**AIM OF THE EXERCISE**
Write every entry out again with no changes, and leave the images behind.
::: THE INPUT :::
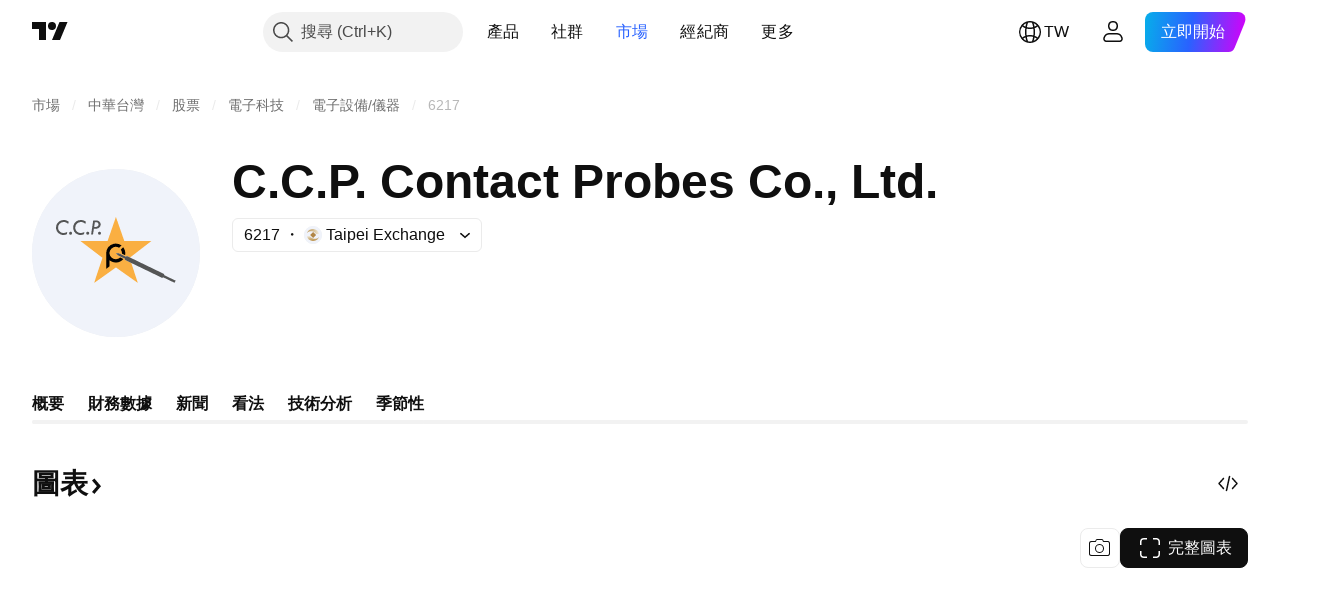

--- FILE ---
content_type: image/svg+xml
request_url: https://s3-symbol-logo.tradingview.com/ccp-contact-probes-co--big.svg
body_size: 894
content:
<!-- by TradingView --><svg width="56" height="56" viewBox="0 0 56 56" xmlns="http://www.w3.org/2000/svg"><path fill="#F0F3FA" d="M0 0h56v56H0z"/><path d="M32.67 29.5c-.23-.1-.47-.22-.7-.34a.83.83 0 0 0-.33-.1.38.38 0 0 0-.3.16h-.03l-2.33-1.12a.2.2 0 0 0-.08-.02l-.93-.05v.01l.6.7.06.04 2.34 1.13v.02c-.04.22.03.38.23.48l1.9.92 2.18 6.65c0 .01 0 .01 0 0l-7.3-5.16h-.02L20.7 38l2.77-8.39-.01-.03-7.28-5.55v-.01l9-.02.01.01 2.78-8V16h.01l2.79 8 .02.01 8.98-.01.01.02-7.1 5.48Z" fill="#FAAF42"/><path d="M10.59 17c.3 0 .59.04.88.15a2.77 2.77 0 0 1 .78.45l-.2.7h-.01a2.1 2.1 0 0 0-.74-.5 1.9 1.9 0 0 0-.88-.12 1.85 1.85 0 0 0-1.72 2c.04.5.25.91.65 1.25.24.2.51.32.82.37.3.05.6.03.92-.07a3.26 3.26 0 0 0 .65-.25l-.11.74-.02.02a2.71 2.71 0 0 1-2 .11 2.42 2.42 0 0 1-1.53-2.96c.09-.35.25-.66.47-.93.52-.62 1.2-.94 2.04-.96Zm5.71 0c.3 0 .6.04.89.15a2.79 2.79 0 0 1 .78.45l-.2.7h-.02a2.1 2.1 0 0 0-.74-.5 1.9 1.9 0 0 0-.88-.12 1.85 1.85 0 0 0-1.71 2c.03.5.25.91.64 1.25.24.2.52.32.83.37.3.05.6.03.92-.06a3.3 3.3 0 0 0 .64-.26l-.11.74c0 .01 0 .02-.02.02a2.71 2.71 0 0 1-2 .11 2.43 2.43 0 0 1-1.3-1.08 2.67 2.67 0 0 1-.23-1.88A2.62 2.62 0 0 1 16.3 17Zm2.28 3.92c.28 0 .5.22.5.5a.5.5 0 0 1-.5.49.5.5 0 0 1-.5-.5c0-.27.22-.5.5-.5Zm-5.72 0c.28 0 .5.22.5.5a.5.5 0 0 1-.5.49.5.5 0 0 1-.5-.5c0-.27.22-.5.5-.5Zm9.64 0c.27 0 .5.22.5.5a.5.5 0 0 1-.5.49.5.5 0 0 1-.5-.5c0-.27.22-.49.5-.49Zm-1.11-3.76c.33 0 .62.07.87.22.27.16.46.4.56.69.08.23.1.47.04.71a1.4 1.4 0 0 1-.35.64c-.21.23-.5.39-.87.46a5.37 5.37 0 0 1-1.02.07l-.28 1.88-.02.01h-.62v-.01l.7-4.66v-.01h.99Zm-.41.56c-.02 0-.03 0-.03.02l-.24 1.61c0 .01 0 .02.02.02.32 0 .59-.03.8-.1a.99.99 0 0 0 .52-.34.7.7 0 0 0 .14-.57.74.74 0 0 0-.7-.62c-.2-.02-.37-.02-.51-.02Z" fill="#545555"/><path d="M25.85 30.44v1.97c0 .01 0 .02-.02.03l-1.09.87h-.01v-5.24a3.14 3.14 0 0 1 2.5-3.12 3.25 3.25 0 0 1 2.62.54l-.79.77h-.02a2.15 2.15 0 0 0-2.53.26c-.34.31-.55.7-.63 1.16a1.98 1.98 0 0 0 .52 1.73 2.08 2.08 0 0 0 1.71.65c.47-.03.9-.22 1.28-.56h.03l1.01.49V30a3.3 3.3 0 0 1-3.42 1.02 3.32 3.32 0 0 1-1.16-.6Z" fill="#010101"/><path d="M31.03 28.72h-.01l-1.04-.5v-.01c.02-.49-.1-.93-.39-1.33v-.02l.78-.77h.03c.6.78.82 1.65.63 2.63Z" fill="#010101"/><path d="m32.67 29.5 11.17 5.41c.18.09.26.24.24.46 0 .01 0 .02.02.03l3.9 1.88v.02l-.35.08v.03l.18.24v.02h-.02l-.3-.01v.01l.14.32h-.01l-3.9-1.88h-.03c-.17.16-.36.18-.57.08l-.18-.1a5680.18 5680.18 0 0 0-11.76-5.68c-.2-.1-.27-.26-.22-.48l-.01-.02-2.34-1.13a.14.14 0 0 1-.05-.04l-.61-.7v-.01l.93.05a.2.2 0 0 1 .08.02l2.33 1.13.03-.01c.08-.1.18-.16.3-.16.06 0 .17.03.33.1l.7.34Z" fill="#545555"/></svg>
:::
**TASK RESPONSE**
--- FILE ---
content_type: image/svg+xml
request_url: https://s3-symbol-logo.tradingview.com/ccp-contact-probes-co--big.svg
body_size: 894
content:
<!-- by TradingView --><svg width="56" height="56" viewBox="0 0 56 56" xmlns="http://www.w3.org/2000/svg"><path fill="#F0F3FA" d="M0 0h56v56H0z"/><path d="M32.67 29.5c-.23-.1-.47-.22-.7-.34a.83.83 0 0 0-.33-.1.38.38 0 0 0-.3.16h-.03l-2.33-1.12a.2.2 0 0 0-.08-.02l-.93-.05v.01l.6.7.06.04 2.34 1.13v.02c-.04.22.03.38.23.48l1.9.92 2.18 6.65c0 .01 0 .01 0 0l-7.3-5.16h-.02L20.7 38l2.77-8.39-.01-.03-7.28-5.55v-.01l9-.02.01.01 2.78-8V16h.01l2.79 8 .02.01 8.98-.01.01.02-7.1 5.48Z" fill="#FAAF42"/><path d="M10.59 17c.3 0 .59.04.88.15a2.77 2.77 0 0 1 .78.45l-.2.7h-.01a2.1 2.1 0 0 0-.74-.5 1.9 1.9 0 0 0-.88-.12 1.85 1.85 0 0 0-1.72 2c.04.5.25.91.65 1.25.24.2.51.32.82.37.3.05.6.03.92-.07a3.26 3.26 0 0 0 .65-.25l-.11.74-.02.02a2.71 2.71 0 0 1-2 .11 2.42 2.42 0 0 1-1.53-2.96c.09-.35.25-.66.47-.93.52-.62 1.2-.94 2.04-.96Zm5.71 0c.3 0 .6.04.89.15a2.79 2.79 0 0 1 .78.45l-.2.7h-.02a2.1 2.1 0 0 0-.74-.5 1.9 1.9 0 0 0-.88-.12 1.85 1.85 0 0 0-1.71 2c.03.5.25.91.64 1.25.24.2.52.32.83.37.3.05.6.03.92-.06a3.3 3.3 0 0 0 .64-.26l-.11.74c0 .01 0 .02-.02.02a2.71 2.71 0 0 1-2 .11 2.43 2.43 0 0 1-1.3-1.08 2.67 2.67 0 0 1-.23-1.88A2.62 2.62 0 0 1 16.3 17Zm2.28 3.92c.28 0 .5.22.5.5a.5.5 0 0 1-.5.49.5.5 0 0 1-.5-.5c0-.27.22-.5.5-.5Zm-5.72 0c.28 0 .5.22.5.5a.5.5 0 0 1-.5.49.5.5 0 0 1-.5-.5c0-.27.22-.5.5-.5Zm9.64 0c.27 0 .5.22.5.5a.5.5 0 0 1-.5.49.5.5 0 0 1-.5-.5c0-.27.22-.49.5-.49Zm-1.11-3.76c.33 0 .62.07.87.22.27.16.46.4.56.69.08.23.1.47.04.71a1.4 1.4 0 0 1-.35.64c-.21.23-.5.39-.87.46a5.37 5.37 0 0 1-1.02.07l-.28 1.88-.02.01h-.62v-.01l.7-4.66v-.01h.99Zm-.41.56c-.02 0-.03 0-.03.02l-.24 1.61c0 .01 0 .02.02.02.32 0 .59-.03.8-.1a.99.99 0 0 0 .52-.34.7.7 0 0 0 .14-.57.74.74 0 0 0-.7-.62c-.2-.02-.37-.02-.51-.02Z" fill="#545555"/><path d="M25.85 30.44v1.97c0 .01 0 .02-.02.03l-1.09.87h-.01v-5.24a3.14 3.14 0 0 1 2.5-3.12 3.25 3.25 0 0 1 2.62.54l-.79.77h-.02a2.15 2.15 0 0 0-2.53.26c-.34.31-.55.7-.63 1.16a1.98 1.98 0 0 0 .52 1.73 2.08 2.08 0 0 0 1.71.65c.47-.03.9-.22 1.28-.56h.03l1.01.49V30a3.3 3.3 0 0 1-3.42 1.02 3.32 3.32 0 0 1-1.16-.6Z" fill="#010101"/><path d="M31.03 28.72h-.01l-1.04-.5v-.01c.02-.49-.1-.93-.39-1.33v-.02l.78-.77h.03c.6.78.82 1.65.63 2.63Z" fill="#010101"/><path d="m32.67 29.5 11.17 5.41c.18.09.26.24.24.46 0 .01 0 .02.02.03l3.9 1.88v.02l-.35.08v.03l.18.24v.02h-.02l-.3-.01v.01l.14.32h-.01l-3.9-1.88h-.03c-.17.16-.36.18-.57.08l-.18-.1a5680.18 5680.18 0 0 0-11.76-5.68c-.2-.1-.27-.26-.22-.48l-.01-.02-2.34-1.13a.14.14 0 0 1-.05-.04l-.61-.7v-.01l.93.05a.2.2 0 0 1 .08.02l2.33 1.13.03-.01c.08-.1.18-.16.3-.16.06 0 .17.03.33.1l.7.34Z" fill="#545555"/></svg>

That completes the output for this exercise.